Taurus 24/7 45 ACPI grew up shooting revolvers. The first semi-automatic hangun I owned was a Stoeger Cougar 8000 in 9mm. It was a sweet handling and shooting gun. My son liked it and I had been eyeing a Taurus 24/7, so I sold him the Cougar (at least it’s still in the family) and picked up a 9mm Taurus 24/7 at Academy Sports.

The gun was winner from day one. No jams, no misfires and right on target. Plus the trigger was nice and smooth and easy. Since I was getting the gun bug, I soon bought a Sig Sauer SP2022 (it’s a Sig, right?) on sale at Cheaper Than Dirt for a really great price. You can read about that gun elsewhere in my blog, as well as the Beretta PX-4 Storm. Here I was with three 9mm semi-automatics (one to carry, one for the truck and one for the upstairs bedroom was my argument). I carried the Storm, kept the Taurus in the truck and the Sig upstairs. But on range day, I carried all three. Even though the Taurus was the least expensive of the three and the one from the company that has to fight against a bad rap from years gone by, it was the most fun to shoot and at least as accurate as the other, two, if not more so.

Because I had so much invested in 9mm pistols and had good supply of ammunition, I tended to resist the magazine articles and instructor admonitions that for defensive carry, a 45 is better. It was while attending the NRA Handgun Instructor Course that it finally dawned on me. It wasn’t that I couldn’t effectively stop a bad guy with my 9mm. It was more about who else I might endanger while doing so. The instructor explained quite graphically, that even with hollow point ammunition, because of it’s muzzle velocity, a 9mm will shoot through things, including people and possibly hit innocents, even if they’re behind a wall.

I sold the 9mm Taurus 24/7 and bought the 45 ACP version of what I thought was the same gun. It looks the same. It feels the same, even weighs about the same. It carries well. I loaded it up with some 230 grain hollow point ammunition and felt safe. Until I went to the range. Bang – jam. Bang – jam. Over and over.  I took the gun home, cleaned it really well and tried it again. I got as much as a bang, bang jam out of it this time. I tried different ammo and discovered I could shoot FMJ (full metal jacket, also known as “ball”) ammo through it without jamming.

It seemed at first it was a magazine problem. Taurus offered to send me a new one if I sent in the bad one, but I felt a little more testing was in order. I tried three different brands of 225-230 grain hollow point ammo:  Winchester Supreme Elite, MagTech Gold and Remington Golden Sabre. None of them fed without jamming. They did what gun people call “nosediving” where the nose of the cartridge doesn’t slide up the ramp into the chamber like it’s supposed to.

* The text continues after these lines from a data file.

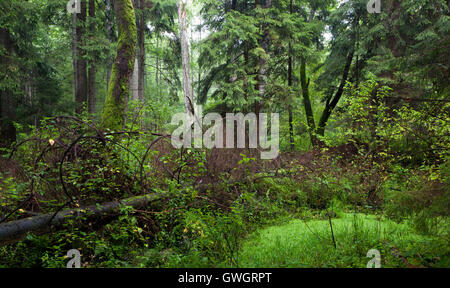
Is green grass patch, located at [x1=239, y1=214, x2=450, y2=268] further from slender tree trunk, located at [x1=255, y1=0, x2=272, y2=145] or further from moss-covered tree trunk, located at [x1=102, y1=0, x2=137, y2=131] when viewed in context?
slender tree trunk, located at [x1=255, y1=0, x2=272, y2=145]

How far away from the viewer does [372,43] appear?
1074 cm

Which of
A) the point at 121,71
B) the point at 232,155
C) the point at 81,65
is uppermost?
the point at 81,65

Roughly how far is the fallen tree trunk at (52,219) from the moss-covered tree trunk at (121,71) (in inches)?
89.3

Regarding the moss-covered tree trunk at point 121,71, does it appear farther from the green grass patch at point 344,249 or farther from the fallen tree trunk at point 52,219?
the green grass patch at point 344,249

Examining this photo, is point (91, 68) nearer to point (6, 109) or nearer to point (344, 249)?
point (6, 109)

Most gun guys caution that it takes from 300 to 500 rounds to “break in” a new semi-automatic handgun. That wasn’t true with my 9mm Taurus. It was perfect right out of the box. But I after shooting 300 or so expensive rounds through the Taurus 45, it wasn’t getting any better.

I made another stop at Cheaper Than Dirt and picked up two types of 185 grain JHP (jacketed hollow point) — Black Hills and Speer Gold Dot. Problem solved. I may try some other brands later, but for now, I’m satisified that my 45 will perform when and if called upon in a defensive situation.

Oh, and it is pretty accurate. What misses is my fault, not the gun’s. Here’s an example:

Targets 04172010

UPDATE MAY 2016:

One of my mentors suggested trying Winchester Silvertip 185 Grain jacketed hollow points in the Taurus 45. After shooting two boxes of that ammunition with no failures I discovered that for this particular gun the break-in rule appeared to be real. It shoots anything and everything I feed it now with no problems whatsoever. Now that I’ve discovered the Ruger/Polycase ARX rounds, this .45 ACP Taurus 24/7 makes a nice addition to my carry gun rotation. I know many people opt for carrying the same gun all the time, but I like to vary my carry guns to justify having a “collection of them” (just kidding). The real reason is so that I have a broad experience from which to provide advice and guidance to the many students that come through our classes.